Chu-Chu: Most girls were unaware of what to expect because their parent or caretaker had the intention of having the “talk” but for various reasons just didn’t get around to it. I often told the young girls much of what is shared in the book; they should not be ashamed of or think negatively about their menarche or menstrual cycle. That their period is really a “gift” that should be cherished. They should always feel special and grateful to have one because along the way they will meet someone who will wish they could have one or some who will wish it would return when it is gone.

ymib: In your book, you touch on many of the mis-conceptions that are tagged to starting our menstrual cycles, especially as young girls. In your opinion, why do you think there are so many mis-conceptions in their minds?

Chu-Chu: Misconceptions arise when one is not informed. Many young girls are not informed and therefore do not know what to expect. On the other hand, if they are informed by a woman who has inhibitions or feels negative, those inhibitions and that negativity is transferred to her. Therefore mothers, caretakers, all women need to come to grips with their own feelings before they share. I also believe that many of the misconceptions have been born out of our experiences in “male-dominated” cultures. Women’s issues and needs were for many years not in the forefront or allowed to be discussed publicly or privately. OOOPS! is about informing young girls about their authentic self no matter their cultural, geographic or socio-economic boundary.…

ymib: In your opinion, at what age should we start discussing our cycles with our daughters?

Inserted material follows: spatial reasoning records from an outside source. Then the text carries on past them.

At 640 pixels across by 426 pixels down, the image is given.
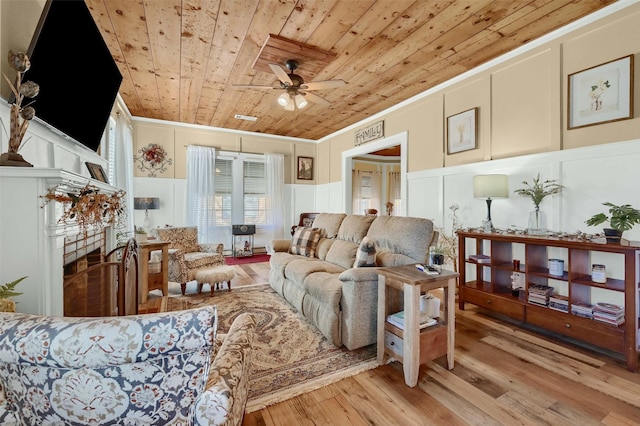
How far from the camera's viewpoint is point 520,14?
2.44m

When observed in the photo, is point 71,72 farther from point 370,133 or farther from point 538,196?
point 370,133

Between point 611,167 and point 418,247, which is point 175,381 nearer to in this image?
point 418,247

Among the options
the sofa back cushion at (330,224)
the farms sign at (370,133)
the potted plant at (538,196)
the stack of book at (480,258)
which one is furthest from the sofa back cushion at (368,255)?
the farms sign at (370,133)

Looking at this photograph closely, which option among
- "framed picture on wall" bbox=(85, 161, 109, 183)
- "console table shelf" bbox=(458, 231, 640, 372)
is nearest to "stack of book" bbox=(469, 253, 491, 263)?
"console table shelf" bbox=(458, 231, 640, 372)

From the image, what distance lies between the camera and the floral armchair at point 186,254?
3.56m

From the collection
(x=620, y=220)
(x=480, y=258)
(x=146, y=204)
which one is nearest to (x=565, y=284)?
(x=480, y=258)

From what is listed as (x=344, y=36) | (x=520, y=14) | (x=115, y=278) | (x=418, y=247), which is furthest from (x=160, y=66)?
(x=520, y=14)

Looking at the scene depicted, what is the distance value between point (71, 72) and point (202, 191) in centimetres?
400

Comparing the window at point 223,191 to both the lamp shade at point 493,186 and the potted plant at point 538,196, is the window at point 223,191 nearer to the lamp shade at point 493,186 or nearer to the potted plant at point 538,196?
the lamp shade at point 493,186

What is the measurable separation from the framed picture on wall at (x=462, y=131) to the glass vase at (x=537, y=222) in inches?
43.8

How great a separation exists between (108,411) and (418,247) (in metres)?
2.26

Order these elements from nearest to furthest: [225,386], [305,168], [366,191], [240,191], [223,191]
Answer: [225,386], [223,191], [240,191], [305,168], [366,191]

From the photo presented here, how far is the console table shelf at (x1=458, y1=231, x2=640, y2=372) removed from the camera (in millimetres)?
1983

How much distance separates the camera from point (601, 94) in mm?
2445
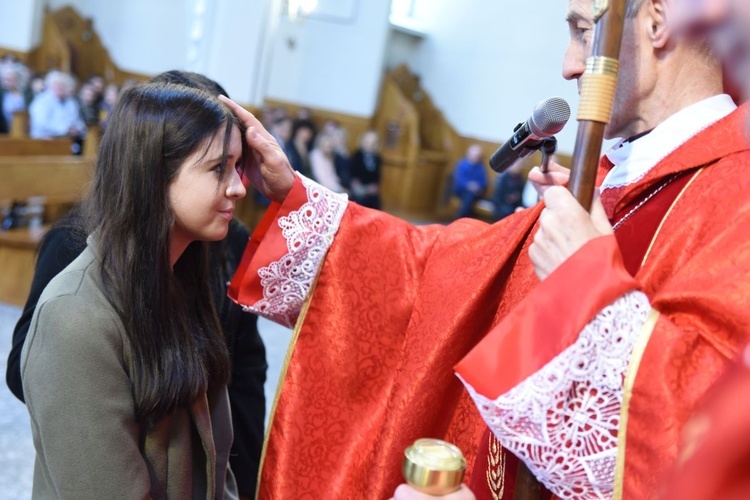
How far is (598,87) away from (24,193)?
501 centimetres

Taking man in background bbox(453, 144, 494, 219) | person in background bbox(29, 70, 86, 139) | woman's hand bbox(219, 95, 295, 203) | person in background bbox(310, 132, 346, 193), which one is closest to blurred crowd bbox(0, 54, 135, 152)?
person in background bbox(29, 70, 86, 139)

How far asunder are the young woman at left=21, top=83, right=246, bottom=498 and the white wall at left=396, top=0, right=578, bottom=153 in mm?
10182

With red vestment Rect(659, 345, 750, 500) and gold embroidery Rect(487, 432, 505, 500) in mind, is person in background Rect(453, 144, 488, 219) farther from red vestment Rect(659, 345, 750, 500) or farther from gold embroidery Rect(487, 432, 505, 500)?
red vestment Rect(659, 345, 750, 500)

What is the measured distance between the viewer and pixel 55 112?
939 cm

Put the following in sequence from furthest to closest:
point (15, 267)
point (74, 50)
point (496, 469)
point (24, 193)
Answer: point (74, 50), point (24, 193), point (15, 267), point (496, 469)

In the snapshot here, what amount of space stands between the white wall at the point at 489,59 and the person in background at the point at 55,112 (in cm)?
579

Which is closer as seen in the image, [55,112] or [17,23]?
[55,112]

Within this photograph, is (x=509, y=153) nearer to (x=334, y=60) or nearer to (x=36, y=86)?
(x=36, y=86)

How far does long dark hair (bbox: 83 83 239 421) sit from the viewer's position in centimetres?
138

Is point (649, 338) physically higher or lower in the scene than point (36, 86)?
higher

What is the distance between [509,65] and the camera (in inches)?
486

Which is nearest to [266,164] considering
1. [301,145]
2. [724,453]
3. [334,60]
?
[724,453]

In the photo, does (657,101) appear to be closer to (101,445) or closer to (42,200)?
(101,445)

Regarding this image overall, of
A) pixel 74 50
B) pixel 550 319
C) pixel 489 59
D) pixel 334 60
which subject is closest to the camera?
pixel 550 319
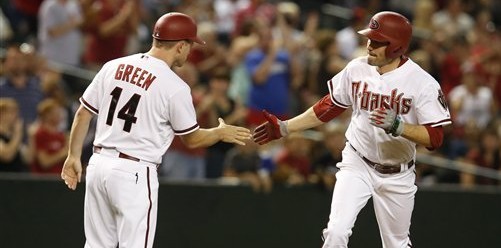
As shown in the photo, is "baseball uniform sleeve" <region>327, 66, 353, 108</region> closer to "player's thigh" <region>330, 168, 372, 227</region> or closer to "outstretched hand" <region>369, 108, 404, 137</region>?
"player's thigh" <region>330, 168, 372, 227</region>

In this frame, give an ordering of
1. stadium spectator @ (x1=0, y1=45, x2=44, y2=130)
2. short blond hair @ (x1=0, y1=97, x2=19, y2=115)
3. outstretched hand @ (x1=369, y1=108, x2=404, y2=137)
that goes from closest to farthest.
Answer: outstretched hand @ (x1=369, y1=108, x2=404, y2=137) → short blond hair @ (x1=0, y1=97, x2=19, y2=115) → stadium spectator @ (x1=0, y1=45, x2=44, y2=130)

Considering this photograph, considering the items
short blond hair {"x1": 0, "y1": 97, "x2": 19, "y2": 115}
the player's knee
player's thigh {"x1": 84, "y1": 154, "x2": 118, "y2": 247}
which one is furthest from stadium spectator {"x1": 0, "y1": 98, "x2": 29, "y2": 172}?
the player's knee

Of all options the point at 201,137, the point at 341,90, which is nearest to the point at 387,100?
the point at 341,90

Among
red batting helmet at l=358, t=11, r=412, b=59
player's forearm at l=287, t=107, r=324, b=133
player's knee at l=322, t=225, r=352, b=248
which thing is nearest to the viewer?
player's knee at l=322, t=225, r=352, b=248

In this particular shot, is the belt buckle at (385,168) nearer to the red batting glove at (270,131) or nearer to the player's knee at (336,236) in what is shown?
the player's knee at (336,236)

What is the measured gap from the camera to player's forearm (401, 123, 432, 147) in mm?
8047

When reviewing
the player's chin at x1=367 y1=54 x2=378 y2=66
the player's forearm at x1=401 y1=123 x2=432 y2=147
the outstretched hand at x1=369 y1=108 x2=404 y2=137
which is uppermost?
the player's chin at x1=367 y1=54 x2=378 y2=66

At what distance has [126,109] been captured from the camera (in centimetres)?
768

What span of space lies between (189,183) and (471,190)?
3.34 m

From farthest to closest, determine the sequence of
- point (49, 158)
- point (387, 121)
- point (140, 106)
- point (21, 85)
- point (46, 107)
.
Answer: point (21, 85) → point (49, 158) → point (46, 107) → point (387, 121) → point (140, 106)

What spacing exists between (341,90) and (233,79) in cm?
512

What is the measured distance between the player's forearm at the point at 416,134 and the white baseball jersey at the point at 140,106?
4.95 ft

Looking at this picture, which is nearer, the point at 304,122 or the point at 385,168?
the point at 385,168

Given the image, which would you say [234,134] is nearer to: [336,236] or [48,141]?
[336,236]
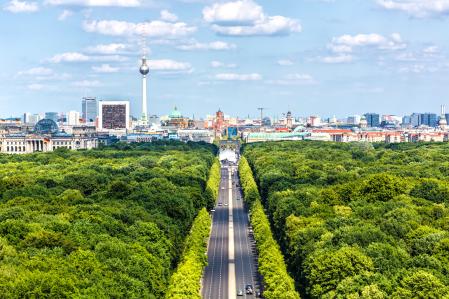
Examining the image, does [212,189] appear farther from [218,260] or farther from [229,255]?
[218,260]

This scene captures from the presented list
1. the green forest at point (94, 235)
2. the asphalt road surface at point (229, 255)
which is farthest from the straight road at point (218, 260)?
the green forest at point (94, 235)

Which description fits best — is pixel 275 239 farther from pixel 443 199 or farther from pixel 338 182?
pixel 338 182

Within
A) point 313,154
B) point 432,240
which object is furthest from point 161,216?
point 313,154

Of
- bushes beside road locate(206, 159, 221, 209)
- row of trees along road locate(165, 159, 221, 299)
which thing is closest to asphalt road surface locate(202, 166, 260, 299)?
row of trees along road locate(165, 159, 221, 299)

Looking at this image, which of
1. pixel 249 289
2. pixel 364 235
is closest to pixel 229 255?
pixel 249 289

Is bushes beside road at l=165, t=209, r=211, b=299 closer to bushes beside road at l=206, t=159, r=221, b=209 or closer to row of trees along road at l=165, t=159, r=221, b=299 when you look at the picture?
row of trees along road at l=165, t=159, r=221, b=299

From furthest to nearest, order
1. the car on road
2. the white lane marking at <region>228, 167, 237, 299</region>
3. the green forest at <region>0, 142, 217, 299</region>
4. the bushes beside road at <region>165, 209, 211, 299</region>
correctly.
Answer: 1. the white lane marking at <region>228, 167, 237, 299</region>
2. the car on road
3. the bushes beside road at <region>165, 209, 211, 299</region>
4. the green forest at <region>0, 142, 217, 299</region>
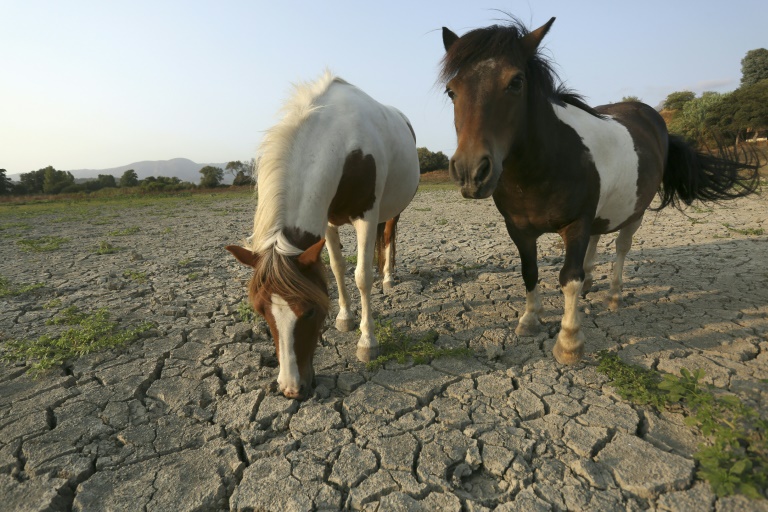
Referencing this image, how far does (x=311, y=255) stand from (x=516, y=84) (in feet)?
4.98

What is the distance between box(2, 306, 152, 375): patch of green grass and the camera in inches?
117

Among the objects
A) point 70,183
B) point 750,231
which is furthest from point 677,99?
point 70,183

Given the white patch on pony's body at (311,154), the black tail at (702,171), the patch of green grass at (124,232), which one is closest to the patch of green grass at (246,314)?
the white patch on pony's body at (311,154)

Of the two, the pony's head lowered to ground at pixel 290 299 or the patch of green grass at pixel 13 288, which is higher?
the pony's head lowered to ground at pixel 290 299

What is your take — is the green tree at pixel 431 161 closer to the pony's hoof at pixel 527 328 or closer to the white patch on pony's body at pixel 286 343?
the pony's hoof at pixel 527 328

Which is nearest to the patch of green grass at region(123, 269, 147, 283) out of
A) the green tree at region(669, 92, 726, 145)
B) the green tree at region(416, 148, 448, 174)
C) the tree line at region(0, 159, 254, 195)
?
the tree line at region(0, 159, 254, 195)

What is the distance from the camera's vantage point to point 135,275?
514 centimetres

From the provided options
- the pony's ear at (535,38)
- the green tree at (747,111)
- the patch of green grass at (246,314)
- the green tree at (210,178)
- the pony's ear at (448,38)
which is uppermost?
the green tree at (747,111)

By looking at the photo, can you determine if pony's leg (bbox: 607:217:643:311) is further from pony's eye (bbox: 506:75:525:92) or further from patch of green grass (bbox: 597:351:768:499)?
pony's eye (bbox: 506:75:525:92)

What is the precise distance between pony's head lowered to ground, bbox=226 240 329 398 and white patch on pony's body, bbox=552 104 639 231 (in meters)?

Chu-Chu: One must always take into consideration the girl’s physical, mental and emotional development. Her spiritual self can handle it. Once the topic is presented simply and, positively (as in OOOPS!) and not as a burden, then seven or eight years of age is not too young.

ymib: I know that painful cramps can be quite scary for a young girl, what advice could you give to mothers whose daughters are experiencing this, and do you know of any natural aids that one could try to alleviate their little ones pain without depending on aspirin/drugs?

Chu-Chu: First explain to them as simply as you can what cramps are and why they occur. (See the OOOPS! Glossary) Then acknowledge the young girl when she is having them. Comfort and nurture her at this time. Do what you can to help her feel better. Warm pads, massage, and bed rest are helpful. But remind her that she is the only one that can really make herself feel better. If the cramps become very painful one should consult their health care provider. There are many natural remedies now available and I encourage Moms and caretakers to try them on themselves first so that they can have a better idea of how effective the remedy might be.

ymib: What statement, affirmation or inspirational quote would you give to a young lady about becoming a woman or womanhood?

Chu-Chu: First of all, I always remind a young girl that no matter what anyone tells her she has not become a “woman” because she has started her period. That is an old thought that needs to remain in the past. “You are still a beautiful young girl that has just had a wonderful physical change. You have been given a “gift”. A gift that for now will remind U to stop and take care of U. Womanhood is wonderful but it takes more than this to make you a woman. But, if you can accept this gift as the mirror that will allow you to see and love your inner beauty I can assure you that when you become that “woman” you will be the best of the best.